Because Basic Authentication relies on easily decoded base64 strings before encryption is applied, careless handling can leak secrets through shell history, process listings, or world-readable configuration files. Safer patterns rely on interactive prompts, locked-down /home/user/.wgetrc files, and short‑lived shell variables instead of hard-coding passwords into long‑lived scripts. The procedure below focuses on Linux and favors approaches that minimize credential exposure while still supporting fully unattended downloads.

Steps to authenticate using basic authentication in wget:

Open a terminal on Linux where wget is installed.

$ wget --version | head -n 2
GNU Wget 1.21.4 built on linux-gnu.
##### snipped #####

Perform a one-off authenticated HTTPS download by providing --user and --password on the command line.

$ wget --user='report-user' --password='S3cretPass' https://files.example.com/reports/daily-report.csv
--2025-01-15 09:00:00--  https://files.example.com/reports/daily-report.csv
Resolving files.example.com (files.example.com)... 203.0.113.42
Connecting to files.example.com (files.example.com)|203.0.113.42|:443... connected.
HTTP request sent, awaiting response... 200 OK
Length: 51234 (50K) [text/csv]
Saving to: 'daily-report.csv'

daily-report.csv      100%  50.0K  --.-KB/s   in 0.1s    

2025-01-15 09:00:01 (480 KB/s) - 'daily-report.csv' saved [51234/51234]

Passwords passed directly via --password can be exposed through shell history and process listings visible to other users on multi-user systems.
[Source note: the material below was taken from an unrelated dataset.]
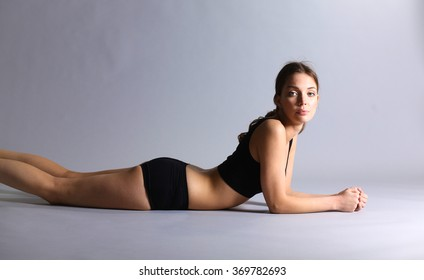 A young sportive girl lying on the floor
Request the password interactively instead of typing it in clear text by adding --ask-password alongside --user.

$ wget --user='report-user' --ask-password https://files.example.com/reports/daily-report.csv
Password: 
--2025-01-15 09:05:00--  https://files.example.com/reports/daily-report.csv
Resolving files.example.com (files.example.com)... 203.0.113.42
Connecting to files.example.com (files.example.com)|203.0.113.42|:443... connected.
HTTP request sent, awaiting response... 200 OK
Length: 51234 (50K) [text/csv]
Saving to: 'daily-report.csv'

daily-report.csv      100%  50.0K  --.-KB/s   in 0s      

2025-01-15 09:05:00 (12.3 MB/s) - 'daily-report.csv' saved [51234/51234]

The --ask-password flag keeps the password out of shell history and avoids embedding it directly in scripts.
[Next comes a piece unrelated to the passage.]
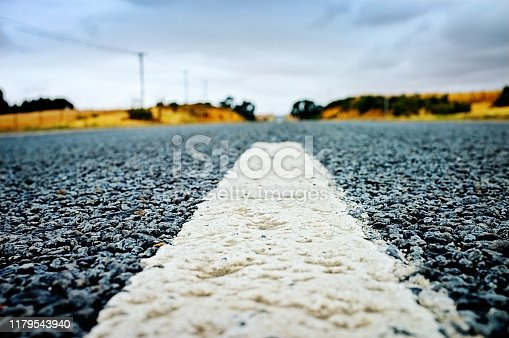 Ground-level macro shot of white line painted on tarred road.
Use the same credential flags with an ftp:// URL when an authenticated FTP server exposes private files.

$ wget --user='backup' --password='BackupPass' ftp://ftp.example.net/private/backups/latest.tar.gz
--2025-01-15 09:10:00--  ftp://ftp.example.net/private/backups/latest.tar.gz
           => 'latest.tar.gz'
Resolving ftp.example.net (ftp.example.net)... 198.51.100.25
Connecting to ftp.example.net (ftp.example.net)|198.51.100.25|:21... connected.
Logging in as backup ... Logged in!
==> SYST ... done.    ==> PWD ... done.
==> TYPE I ... done.  ==> PASV ... done.
==> RETR latest.tar.gz ... done.
Length: 104857600 (100M) (unauthoritative)
Saving to: 'latest.tar.gz'

latest.tar.gz         100%  100M  --.-KB/s   in 20s     

2025-01-15 09:10:20 (5.0 MB/s) - 'latest.tar.gz' saved [104857600/104857600]

Place credentials that must persist for scheduled jobs into a per-user .wgetrc file with restrictive permissions.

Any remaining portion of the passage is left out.